◆ ЗАДАНИЯ ◆
[1] Перепечатайте из расшифровки беседы об отношении народа к власти отрывок от слов «Ирина Карацуба: Я» до слов «потом идет конвой.» включительно.
[2] Продолжите расшифровку беседы об отношении народа к власти, начав сразу после её последней фразы.

◆ ИЗВЛЕЧЁННЫЙ ТЕКСТ ◆

Вероника Боде: Ирина, чем вы объясняете такой высокий процент одобряющих закон?
Ирина Карацуба: Я провела почти всю пятницу в Хамовническом суде, будучи вызванной в него как свидетель защиты. Мы, все свидетели защиты, весь день просидели на лестнице. При этом нас, свидетелей защиты, периодически выгоняли из суда, чтобы освежиться, а потом не пускали назад по приказанию судьи. А в зале суда находился ротвейлер с конвоем без намордника, который все время лаял, он прокурора укусил. А рядом со мной сидела свидетель Ирина Левинская – та замечательная свидетельница, которая встала на место убитого Николая Гиренко в одном из процессов над неонацистами. И она рассказала мне, что когда судили банду неонацистов из 10 человек, на них было только 20 доказанных убийств. Они сидели в клетке. И там никакой собаки не было. А тут сидят три ангелоподобные девушки. Вначале выводят из комнаты этих девушек, потом идет лающий и беснующийся ротвейлер, а потом идет конвой.
Мы с вами систематически, по крайней мере, на протяжении ХХ века (хотя, конечно, гораздо глубже) подвергались чудовищному государственному насилию. И одна из форм адаптации к этому насилию… Я недавно прочитывала блоги и нашла очень хороший блог женщины, которая живет в Чехии (ее ник «redtigra»). Она, мне кажется, написала очень умную вещь по поводу того, что сейчас происходит, в том числе и с отношением народа к власти. «Количество людей, самоидентифицирующихся с властью и полностью принимающих и одобряющих происходящее, будет расти. Механизм ровно тот же, который обуславливает стокгольмский синдром: психика не в состоянии вынести безысходного насилия и адаптируется к насильнику. Чем слабее личность, тем сильнее адаптация, доходящая до полного слияния. То, что кажется любому нормальному человеку абсурдом, будет постепенно превращаться в норму де-факто». Вот это, как результат систематического насилия ХХ века и до ХХ века, будет развиваться и дальше. Моя тетушка, которая 46 лет проработала в коррекционной школе, и до сих пор там работает, будучи 74 лет от роду, 4 декабря прошлого года, когда мы с ней сидели в Большом театре на «Борисе Годунове», очень строго мне сказала: «Ты на выборы ходила, голосовала?». Я говорю: «Да», — замерев от ужаса, если она спросит, за кого я голосовала на выборах. Она сказала: «Я тоже голосовала за нашего человека, за Путина – настоящий мужик, чекист, наш человек!». Тут комментарии излишни.
Михаил Ардов: У Оруэлла есть: он любил Старшего Брата. Он почувствовал, что он его любит, после того, через что он прошел.

◆ ИЗВЛЕЧЁННЫЕ ЗАПИСИ ◆

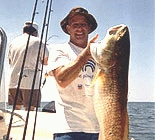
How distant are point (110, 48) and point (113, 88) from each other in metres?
0.25

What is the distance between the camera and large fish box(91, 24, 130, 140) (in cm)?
197

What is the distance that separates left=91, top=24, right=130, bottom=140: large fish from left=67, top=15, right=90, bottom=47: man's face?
1.82ft

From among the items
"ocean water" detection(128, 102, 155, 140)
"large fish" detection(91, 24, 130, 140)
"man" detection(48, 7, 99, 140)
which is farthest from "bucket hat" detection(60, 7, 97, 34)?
"ocean water" detection(128, 102, 155, 140)

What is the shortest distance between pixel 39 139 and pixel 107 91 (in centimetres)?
258

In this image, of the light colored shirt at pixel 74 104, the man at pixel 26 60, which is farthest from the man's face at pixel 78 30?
the man at pixel 26 60

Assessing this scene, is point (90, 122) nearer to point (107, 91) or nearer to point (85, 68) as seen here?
point (85, 68)

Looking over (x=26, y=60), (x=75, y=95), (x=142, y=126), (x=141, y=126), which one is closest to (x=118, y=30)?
(x=75, y=95)

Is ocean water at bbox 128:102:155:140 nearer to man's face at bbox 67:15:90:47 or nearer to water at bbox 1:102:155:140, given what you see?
water at bbox 1:102:155:140

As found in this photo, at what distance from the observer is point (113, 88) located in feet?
6.54

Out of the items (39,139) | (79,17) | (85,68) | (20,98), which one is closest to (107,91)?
(85,68)

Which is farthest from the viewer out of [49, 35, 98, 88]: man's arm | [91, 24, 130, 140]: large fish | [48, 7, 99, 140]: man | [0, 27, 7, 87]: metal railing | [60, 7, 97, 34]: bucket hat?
[60, 7, 97, 34]: bucket hat

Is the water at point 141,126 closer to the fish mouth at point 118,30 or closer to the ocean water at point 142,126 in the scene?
the ocean water at point 142,126

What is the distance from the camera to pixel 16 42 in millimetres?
5664

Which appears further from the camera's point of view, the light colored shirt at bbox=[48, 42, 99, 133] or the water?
the water
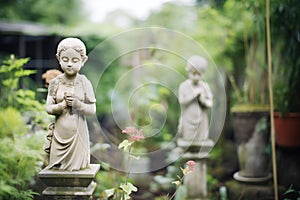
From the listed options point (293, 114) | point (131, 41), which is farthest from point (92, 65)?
point (293, 114)

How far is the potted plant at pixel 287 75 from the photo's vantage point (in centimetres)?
460

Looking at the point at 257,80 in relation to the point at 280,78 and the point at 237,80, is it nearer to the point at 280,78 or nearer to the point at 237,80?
the point at 280,78

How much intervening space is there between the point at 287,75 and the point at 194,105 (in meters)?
1.45

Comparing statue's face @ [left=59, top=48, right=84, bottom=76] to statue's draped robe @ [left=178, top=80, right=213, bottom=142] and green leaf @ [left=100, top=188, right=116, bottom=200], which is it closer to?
green leaf @ [left=100, top=188, right=116, bottom=200]

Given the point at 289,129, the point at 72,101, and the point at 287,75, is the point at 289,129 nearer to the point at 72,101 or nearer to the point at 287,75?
the point at 287,75

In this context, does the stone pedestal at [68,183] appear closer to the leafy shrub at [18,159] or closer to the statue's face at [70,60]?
the leafy shrub at [18,159]

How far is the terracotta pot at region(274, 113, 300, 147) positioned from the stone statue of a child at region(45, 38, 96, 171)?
2.82 m

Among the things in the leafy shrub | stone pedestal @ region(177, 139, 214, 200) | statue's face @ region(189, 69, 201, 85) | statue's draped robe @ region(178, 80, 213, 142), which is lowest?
stone pedestal @ region(177, 139, 214, 200)

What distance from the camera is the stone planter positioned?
488 cm

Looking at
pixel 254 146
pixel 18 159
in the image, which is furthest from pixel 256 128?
pixel 18 159

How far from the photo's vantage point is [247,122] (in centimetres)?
493

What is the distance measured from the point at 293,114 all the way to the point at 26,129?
10.6 feet

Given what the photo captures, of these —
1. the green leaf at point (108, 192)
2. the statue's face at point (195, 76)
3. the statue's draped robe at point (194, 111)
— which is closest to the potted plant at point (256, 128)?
the statue's draped robe at point (194, 111)

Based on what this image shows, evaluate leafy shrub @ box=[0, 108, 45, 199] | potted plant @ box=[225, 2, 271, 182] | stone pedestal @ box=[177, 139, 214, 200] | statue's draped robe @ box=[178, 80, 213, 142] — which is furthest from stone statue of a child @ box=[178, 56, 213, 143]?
leafy shrub @ box=[0, 108, 45, 199]
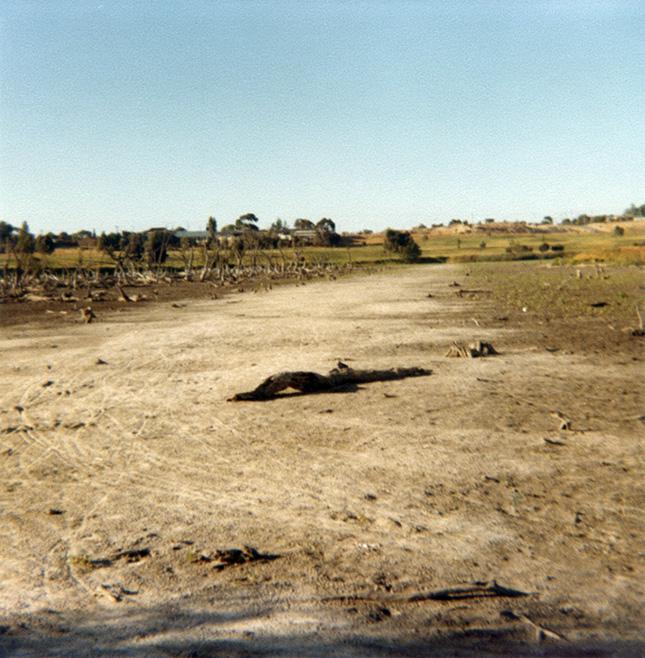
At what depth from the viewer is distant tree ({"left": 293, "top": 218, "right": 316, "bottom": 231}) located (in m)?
122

◆ ОЖИДАЕМЫЕ РЕЗУЛЬТАТЫ ◆
[1]
Ирина Карацуба: Я провела почти всю пятницу в Хамовническом суде, будучи вызванной в него как свидетель защиты. Мы, все свидетели защиты, весь день просидели на лестнице. При этом нас, свидетелей защиты, периодически выгоняли из суда, чтобы освежиться, а потом не пускали назад по приказанию судьи. А в зале суда находился ротвейлер с конвоем без намордника, который все время лаял, он прокурора укусил. А рядом со мной сидела свидетель Ирина Левинская – та замечательная свидетельница, которая встала на место убитого Николая Гиренко в одном из процессов над неонацистами. И она рассказала мне, что когда судили банду неонацистов из 10 человек, на них было только 20 доказанных убийств. Они сидели в клетке. И там никакой собаки не было. А тут сидят три ангелоподобные девушки. Вначале выводят из комнаты этих девушек, потом идет лающий и беснующийся ротвейлер, а потом идет конвой.

[2]
Алексей Левинсон: Господа, давайте не будем забывать, что в России процессы идут одновременно в самых разных направлениях, в том числе и диаметрально противоположных. И наверняка в ответ на насилие, в том числе и психологическое давление, будет расти число людей, которые предпочтут лояльность режиму в качестве спасения от этого давления. Но одновременно эти же меры порождают и несогласие в обществе. И доля людей, которые воспринимают это как посягательство на их личную свободу, она растет.
Вероника Боде: И мы об этом еще обязательно поговорим. У нас даже рубрика будет специально этому посвящена.
Пишет нам на пейджер Родион из Германии: «Позитивное отношение россиян к закону связано с тем, что они понимают, что свободные СМИ и правдивые СМИ – это не совсем одно и то же, и хотят защитить себя ото лжи».
И свой небольшой опрос я провела на нашем интернет-форуме перед программой. Я спросила: «Кому и зачем нужно возвращение в Уголовный кодекс статьи о клевете?».
Пишет Александр из Санкт-Петербурга: «Наказание за клевету предусмотрено уголовным законодательством большинства стран. Я тоже хочу, чтобы меня защитило государство от клеветы, потому что не хочу с ножом, палкой или ружьем разбираться с клеветником».
Борис из Твери: «Что тут обсуждать?! В одном флаконе с другими «замечательными» законами последнего времени это типичный намордник на общественное мнение о себе красивых и самодовольных».
Журналист из России: «Закон о клевете перевели в уголовную плоскость. С одной стороны — это хорошо, потому что давно пора навести порядок в Интернете. Например, социальная сеть в Рунете является рассадником разврата и экстремизма. Все должно быть только в рамках закона. Свобода слова — это не вседозволенность: что хочу, то и говорю».
«Observer» из Москвы: «Кому нужен закон? Всем, кому не по душе клевета в свой адрес. Особенно, если она идет от должностного лица».
Слушатель подписывается «Миллион второй чеченец»: «Для человека чести клевета — тяжелое преступление, за это раньше стрелялись. Ничего плохого в этом не вижу, но то, с какой целью задумано, никак не одобряю».
Анатолий Осовский из города Шахты Ростовской области: «Воры кричат «лови вора!». Клеветники «шьют» статьи о клевете. Оклеветана, извращена, изгажена сама идея народовластия».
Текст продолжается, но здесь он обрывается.